Who do you seek feedback from?
Do you have benchmarks?
Students benefit from engagement with professional authors in a variety of settings and using a variety of approaches. Training is conducted via one-to-one sessions, and group workshops, allowing for a range of experience. Registration numbers and waiting lists are monitored to analyse demand. Feedback from students and course tutors informs the provision and allows impact to be measured. This provision articulates well with the Graduate School’s other offerings in this area, including: • Thesis Writing - for Research Students Whose First Language is Not English • Writing for your Thesis Programme • “Your PhD” 3-part Programme for research students Comments from recent attendees at the RLF workshops include: "Some really useful life techniques, not just applicable to writing skills." “This workshop is very useful for those PhD students who want to integrate creativity into their writing. It will also help them to structure and plan a piece of work in a more effective way.”

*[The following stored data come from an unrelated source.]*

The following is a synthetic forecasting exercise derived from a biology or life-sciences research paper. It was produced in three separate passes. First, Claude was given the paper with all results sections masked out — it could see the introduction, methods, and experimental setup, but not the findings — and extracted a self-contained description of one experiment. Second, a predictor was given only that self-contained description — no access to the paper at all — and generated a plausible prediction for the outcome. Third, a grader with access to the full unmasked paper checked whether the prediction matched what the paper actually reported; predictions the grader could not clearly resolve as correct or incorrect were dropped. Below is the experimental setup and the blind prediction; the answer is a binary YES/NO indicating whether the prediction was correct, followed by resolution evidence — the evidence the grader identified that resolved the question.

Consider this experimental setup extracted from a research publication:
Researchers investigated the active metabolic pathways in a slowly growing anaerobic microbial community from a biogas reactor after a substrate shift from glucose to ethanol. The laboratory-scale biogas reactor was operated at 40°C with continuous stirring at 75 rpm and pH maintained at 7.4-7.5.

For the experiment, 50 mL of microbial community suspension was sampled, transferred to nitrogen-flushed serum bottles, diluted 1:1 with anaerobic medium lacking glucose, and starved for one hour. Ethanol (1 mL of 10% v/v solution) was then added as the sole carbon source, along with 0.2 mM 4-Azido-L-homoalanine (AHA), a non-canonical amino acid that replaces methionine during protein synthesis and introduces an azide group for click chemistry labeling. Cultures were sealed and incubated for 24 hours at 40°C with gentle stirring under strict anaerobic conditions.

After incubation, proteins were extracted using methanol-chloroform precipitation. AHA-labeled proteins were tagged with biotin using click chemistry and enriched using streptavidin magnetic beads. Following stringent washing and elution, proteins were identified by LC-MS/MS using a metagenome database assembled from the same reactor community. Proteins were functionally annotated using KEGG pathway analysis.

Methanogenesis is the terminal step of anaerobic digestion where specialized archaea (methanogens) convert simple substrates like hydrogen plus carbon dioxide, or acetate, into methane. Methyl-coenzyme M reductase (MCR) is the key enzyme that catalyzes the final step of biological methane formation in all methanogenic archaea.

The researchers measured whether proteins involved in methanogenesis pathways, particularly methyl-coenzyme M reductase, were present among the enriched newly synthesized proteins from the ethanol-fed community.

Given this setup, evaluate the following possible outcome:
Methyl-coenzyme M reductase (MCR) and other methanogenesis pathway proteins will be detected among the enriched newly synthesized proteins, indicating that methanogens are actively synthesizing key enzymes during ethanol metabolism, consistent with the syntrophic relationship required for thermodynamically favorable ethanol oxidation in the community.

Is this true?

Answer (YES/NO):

It has been challenge to successfully integrate the RLF Fellows work into the Skills Development Programme and to raise awareness amongst students and staff of the opportunities offered. Previously, the Fellows had been based in one academic department, and the majority of their work had been with undergraduates. The Graduate School has met the challenge of finding new accommodation for the fellows and encouraged the graduate community to make full use of their services. A significant proportion of the Fellows work is now with graduate students, and this change in emphasis now affords the Fellows themselves a more stimulating working environment.
Please see section 3. for the evolution over the last few years. The provision will continue to evolve in conversation with the Royal Literary Fund, individual RLF Fellows and our research students.